━━━ DATASET ROWS

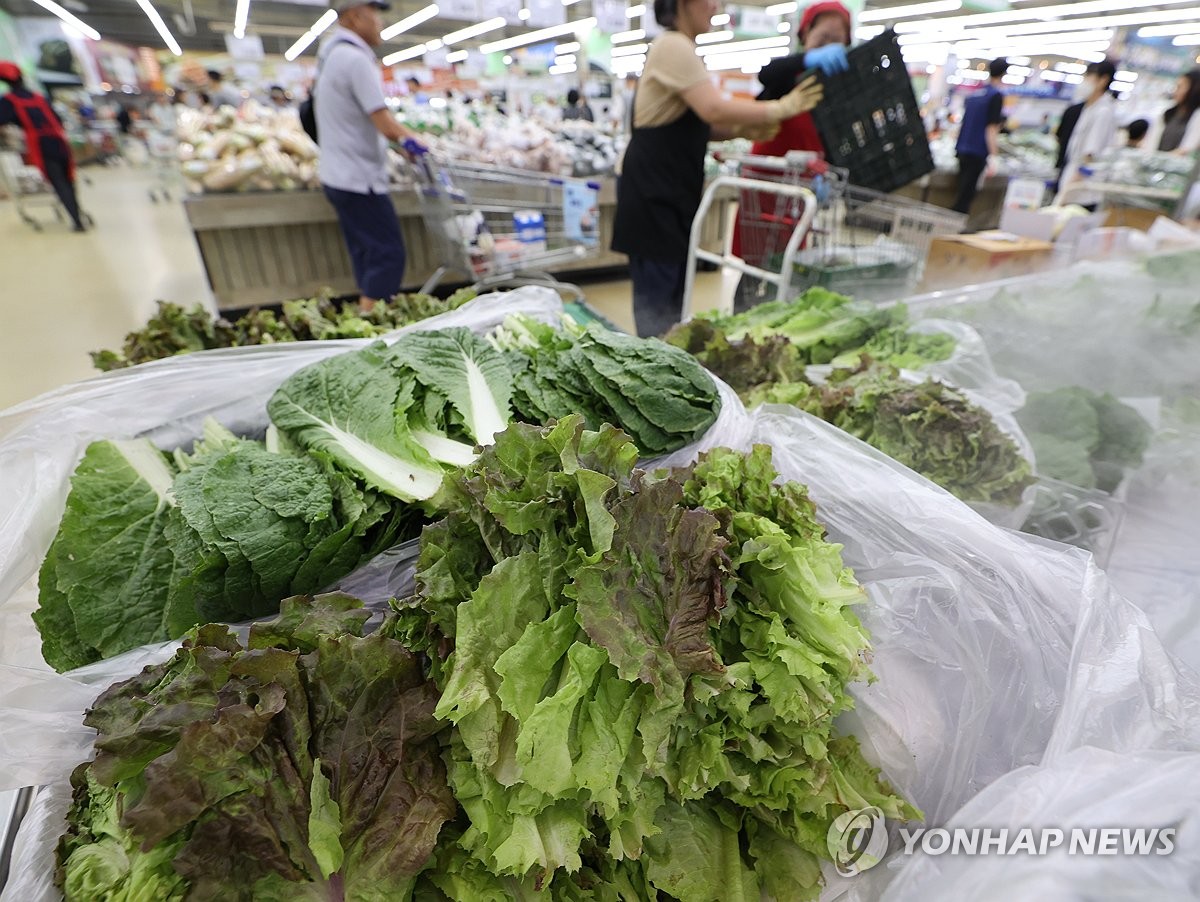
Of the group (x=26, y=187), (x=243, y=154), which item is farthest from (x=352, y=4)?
(x=26, y=187)

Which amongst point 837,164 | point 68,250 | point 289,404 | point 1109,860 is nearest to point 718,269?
point 837,164

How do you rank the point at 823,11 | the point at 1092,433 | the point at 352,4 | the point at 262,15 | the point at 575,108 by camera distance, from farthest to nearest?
1. the point at 262,15
2. the point at 575,108
3. the point at 352,4
4. the point at 823,11
5. the point at 1092,433

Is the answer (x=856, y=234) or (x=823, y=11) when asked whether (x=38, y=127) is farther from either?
(x=856, y=234)

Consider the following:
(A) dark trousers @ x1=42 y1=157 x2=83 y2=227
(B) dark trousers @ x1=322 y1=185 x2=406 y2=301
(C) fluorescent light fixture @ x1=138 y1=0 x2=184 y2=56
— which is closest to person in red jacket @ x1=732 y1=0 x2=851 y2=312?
(B) dark trousers @ x1=322 y1=185 x2=406 y2=301

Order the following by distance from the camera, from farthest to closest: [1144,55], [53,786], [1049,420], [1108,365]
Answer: [1144,55], [1108,365], [1049,420], [53,786]

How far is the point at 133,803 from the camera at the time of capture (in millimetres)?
688

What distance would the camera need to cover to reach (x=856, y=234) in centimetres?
311

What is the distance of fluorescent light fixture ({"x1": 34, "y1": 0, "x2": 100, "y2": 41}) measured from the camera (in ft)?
39.9

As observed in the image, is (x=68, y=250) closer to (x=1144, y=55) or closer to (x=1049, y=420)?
(x=1049, y=420)

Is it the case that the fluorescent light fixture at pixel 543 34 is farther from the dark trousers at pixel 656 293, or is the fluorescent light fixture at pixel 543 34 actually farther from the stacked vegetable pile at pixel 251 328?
the stacked vegetable pile at pixel 251 328

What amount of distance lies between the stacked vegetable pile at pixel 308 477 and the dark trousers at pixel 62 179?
9.16 meters

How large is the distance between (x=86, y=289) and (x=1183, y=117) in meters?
10.3

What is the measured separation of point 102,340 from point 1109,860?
568 centimetres

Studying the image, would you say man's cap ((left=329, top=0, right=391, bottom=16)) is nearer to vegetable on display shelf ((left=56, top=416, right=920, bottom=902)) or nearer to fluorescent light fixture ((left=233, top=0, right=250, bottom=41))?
vegetable on display shelf ((left=56, top=416, right=920, bottom=902))
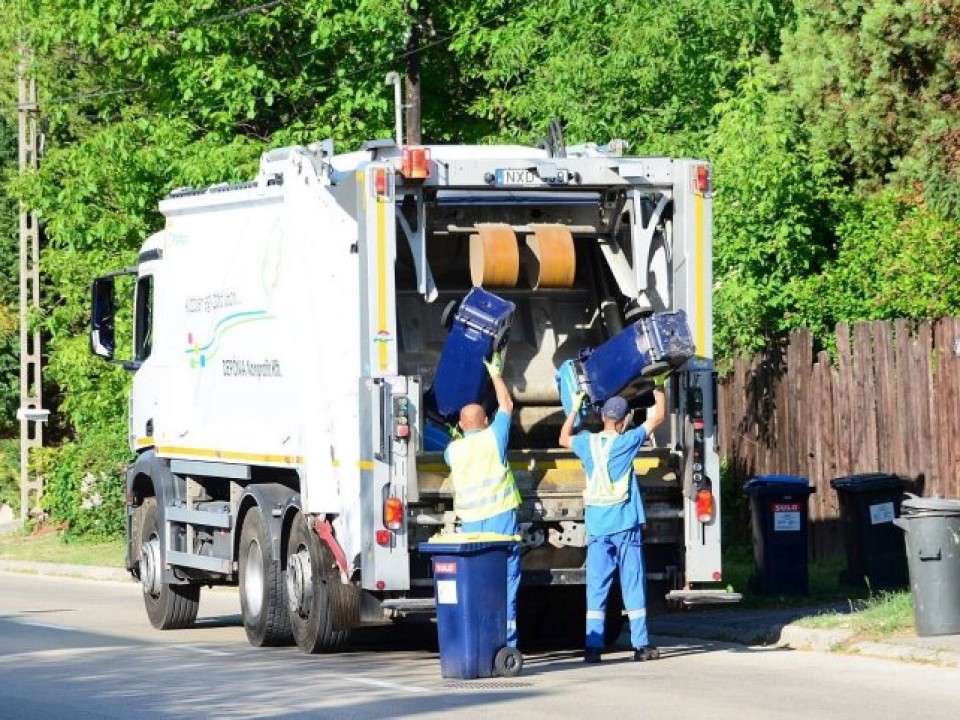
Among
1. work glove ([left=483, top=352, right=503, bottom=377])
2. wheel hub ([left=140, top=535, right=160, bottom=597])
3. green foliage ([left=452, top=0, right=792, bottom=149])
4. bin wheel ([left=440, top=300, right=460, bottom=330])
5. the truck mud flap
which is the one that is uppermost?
green foliage ([left=452, top=0, right=792, bottom=149])

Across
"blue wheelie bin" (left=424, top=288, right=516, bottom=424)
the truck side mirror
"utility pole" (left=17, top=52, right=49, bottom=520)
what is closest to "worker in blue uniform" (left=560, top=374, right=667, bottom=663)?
"blue wheelie bin" (left=424, top=288, right=516, bottom=424)

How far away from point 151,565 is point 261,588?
2.85 meters

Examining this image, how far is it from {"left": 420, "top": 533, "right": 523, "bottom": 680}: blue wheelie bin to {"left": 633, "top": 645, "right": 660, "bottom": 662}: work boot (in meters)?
1.08

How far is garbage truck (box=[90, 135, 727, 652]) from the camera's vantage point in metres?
13.4

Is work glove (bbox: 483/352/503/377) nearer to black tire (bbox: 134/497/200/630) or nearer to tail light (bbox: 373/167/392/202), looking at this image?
tail light (bbox: 373/167/392/202)

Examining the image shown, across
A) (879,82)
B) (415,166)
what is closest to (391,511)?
(415,166)

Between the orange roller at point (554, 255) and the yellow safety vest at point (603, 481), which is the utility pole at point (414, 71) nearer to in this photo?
the orange roller at point (554, 255)

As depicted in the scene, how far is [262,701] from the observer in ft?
39.2

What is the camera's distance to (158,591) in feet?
58.3

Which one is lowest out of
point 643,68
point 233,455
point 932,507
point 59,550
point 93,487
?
point 932,507

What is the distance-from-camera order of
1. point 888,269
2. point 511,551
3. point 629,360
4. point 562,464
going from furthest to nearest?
point 888,269 → point 562,464 → point 629,360 → point 511,551

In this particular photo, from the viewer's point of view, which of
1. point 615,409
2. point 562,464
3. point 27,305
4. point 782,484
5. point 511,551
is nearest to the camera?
point 511,551

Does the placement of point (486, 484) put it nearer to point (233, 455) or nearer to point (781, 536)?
point (233, 455)

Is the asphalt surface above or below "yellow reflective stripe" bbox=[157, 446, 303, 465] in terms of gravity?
below
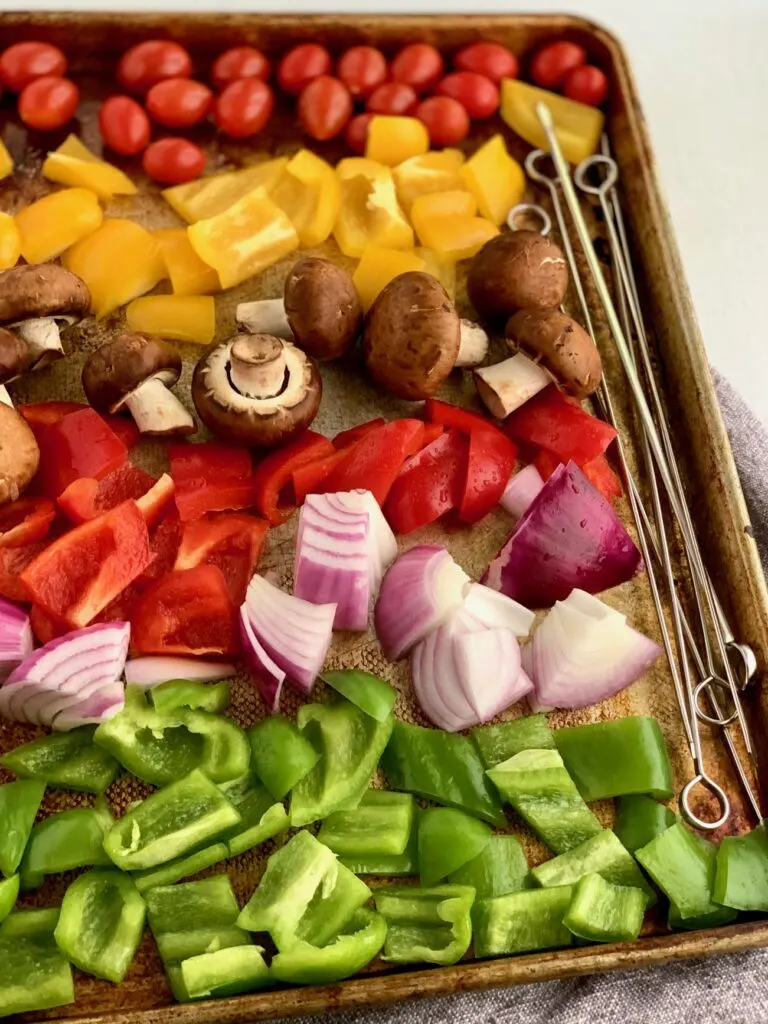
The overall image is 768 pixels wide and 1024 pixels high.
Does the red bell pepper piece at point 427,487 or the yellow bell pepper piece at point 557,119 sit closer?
the red bell pepper piece at point 427,487

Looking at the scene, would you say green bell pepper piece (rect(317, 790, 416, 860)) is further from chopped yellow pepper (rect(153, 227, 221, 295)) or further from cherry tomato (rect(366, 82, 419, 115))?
cherry tomato (rect(366, 82, 419, 115))

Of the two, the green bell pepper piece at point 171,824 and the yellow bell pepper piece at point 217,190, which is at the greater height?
the yellow bell pepper piece at point 217,190

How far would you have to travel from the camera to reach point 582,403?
275cm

━━━━━━

_TASK DESCRIPTION:_ Could you switch "fluorescent light fixture" to "ceiling lamp" throughout all the items above and give them again with nothing else changed, leaving out the pictures?

_RESPONSE BELOW:_
Of the group (x=26, y=187), (x=243, y=154), which item is farthest from (x=352, y=4)?
(x=26, y=187)

Which amongst point 837,164 | point 68,250 | point 289,404 | point 1109,860 is nearest to point 718,269?
point 837,164

How do you rank the point at 823,11 | the point at 1092,433 | the point at 352,4 | the point at 262,15 | the point at 575,108 by camera distance, from farthest to nearest?
1. the point at 262,15
2. the point at 575,108
3. the point at 352,4
4. the point at 823,11
5. the point at 1092,433

Is the answer (x=856, y=234) or (x=823, y=11) when asked whether (x=38, y=127) is farther from either?
(x=856, y=234)

Consider the following:
(A) dark trousers @ x1=42 y1=157 x2=83 y2=227
(B) dark trousers @ x1=322 y1=185 x2=406 y2=301
(C) ceiling lamp @ x1=138 y1=0 x2=184 y2=56
— which is closest to person in red jacket @ x1=732 y1=0 x2=851 y2=312?
(B) dark trousers @ x1=322 y1=185 x2=406 y2=301

Order the following by distance from the camera, from farthest to closest: [1144,55], [53,786], [1049,420], [1108,365]
Answer: [1144,55], [1108,365], [1049,420], [53,786]

How far is the point at 133,803 from the camera at the time of capture (in millimetres)?
688

What distance would the camera need to cover to reach (x=856, y=234) in centimetres?
311

What is the distance of ceiling lamp ({"x1": 34, "y1": 0, "x2": 100, "y2": 41}) measured from the camera (in ft)?
39.9

As observed in the image, is (x=68, y=250) closer to (x=1144, y=55) or closer to (x=1049, y=420)?
(x=1049, y=420)

Is it the case that the ceiling lamp at pixel 543 34 is farther from the dark trousers at pixel 656 293, or is the ceiling lamp at pixel 543 34 actually farther from the stacked vegetable pile at pixel 251 328?
the stacked vegetable pile at pixel 251 328

What amount of distance lies between the stacked vegetable pile at pixel 308 477 and the dark trousers at pixel 62 179?
9.16 meters

How large is the distance between (x=86, y=289) and (x=1183, y=117) in meters?
10.3

What is the measured separation of point 102,340 from point 1109,860?
568 centimetres

Studying the image, would you say man's cap ((left=329, top=0, right=391, bottom=16)) is nearer to vegetable on display shelf ((left=56, top=416, right=920, bottom=902)) or nearer to ceiling lamp ((left=233, top=0, right=250, bottom=41))?
vegetable on display shelf ((left=56, top=416, right=920, bottom=902))
Among
1. work glove ([left=483, top=352, right=503, bottom=377])
2. wheel hub ([left=140, top=535, right=160, bottom=597])
3. green foliage ([left=452, top=0, right=792, bottom=149])
4. bin wheel ([left=440, top=300, right=460, bottom=330])
5. the truck mud flap
which is the one that is uppermost?
green foliage ([left=452, top=0, right=792, bottom=149])

Across
"blue wheelie bin" (left=424, top=288, right=516, bottom=424)
the truck side mirror
"utility pole" (left=17, top=52, right=49, bottom=520)
what is closest to "worker in blue uniform" (left=560, top=374, right=667, bottom=663)?
"blue wheelie bin" (left=424, top=288, right=516, bottom=424)

How far away from point 151,565 is point 261,588?
2.85 meters

Examining this image, how far is it from {"left": 420, "top": 533, "right": 523, "bottom": 680}: blue wheelie bin to {"left": 633, "top": 645, "right": 660, "bottom": 662}: work boot (in meters)?
1.08

How far is garbage truck (box=[90, 135, 727, 652]) from the camera's vantage point in metres?
13.4

Is work glove (bbox: 483/352/503/377) nearer to black tire (bbox: 134/497/200/630) or nearer to tail light (bbox: 373/167/392/202), looking at this image?
tail light (bbox: 373/167/392/202)

Examining the image shown, across
A) (879,82)
B) (415,166)
what is closest to (391,511)?
(415,166)

Between the orange roller at point (554, 255) and the yellow safety vest at point (603, 481), which is the utility pole at point (414, 71) nearer to in this photo?
the orange roller at point (554, 255)

As depicted in the scene, how far is [262,701] from the observer in ft?
39.2

What is the camera's distance to (158,591) in feet?
58.3

Which one is lowest out of
point 643,68
point 233,455
point 932,507
point 59,550
point 93,487
?
point 932,507

What is the distance-from-camera order of
1. point 888,269
2. point 511,551
3. point 629,360
4. point 562,464
going from furthest to nearest?
point 888,269 → point 562,464 → point 629,360 → point 511,551

In this particular photo, from the viewer's point of view, which of
1. point 615,409
2. point 562,464
3. point 27,305
4. point 782,484
5. point 511,551
is nearest to the camera?
point 511,551

Does the placement of point (486, 484) put it nearer to point (233, 455) or nearer to point (781, 536)?
point (233, 455)

Is the asphalt surface above or below "yellow reflective stripe" bbox=[157, 446, 303, 465] in terms of gravity?
below
The overall image is 768 pixels wide and 1024 pixels high.
Does the red bell pepper piece at point 427,487 or the yellow bell pepper piece at point 557,119 sit closer?
the red bell pepper piece at point 427,487

Looking at the scene, would you say green bell pepper piece (rect(317, 790, 416, 860)) is further from chopped yellow pepper (rect(153, 227, 221, 295)) or further from cherry tomato (rect(366, 82, 419, 115))?
cherry tomato (rect(366, 82, 419, 115))

Of the two, the green bell pepper piece at point 171,824 and the yellow bell pepper piece at point 217,190, which is at the greater height?
the yellow bell pepper piece at point 217,190

How far would you have to travel from the camera to reach point 582,403?
275cm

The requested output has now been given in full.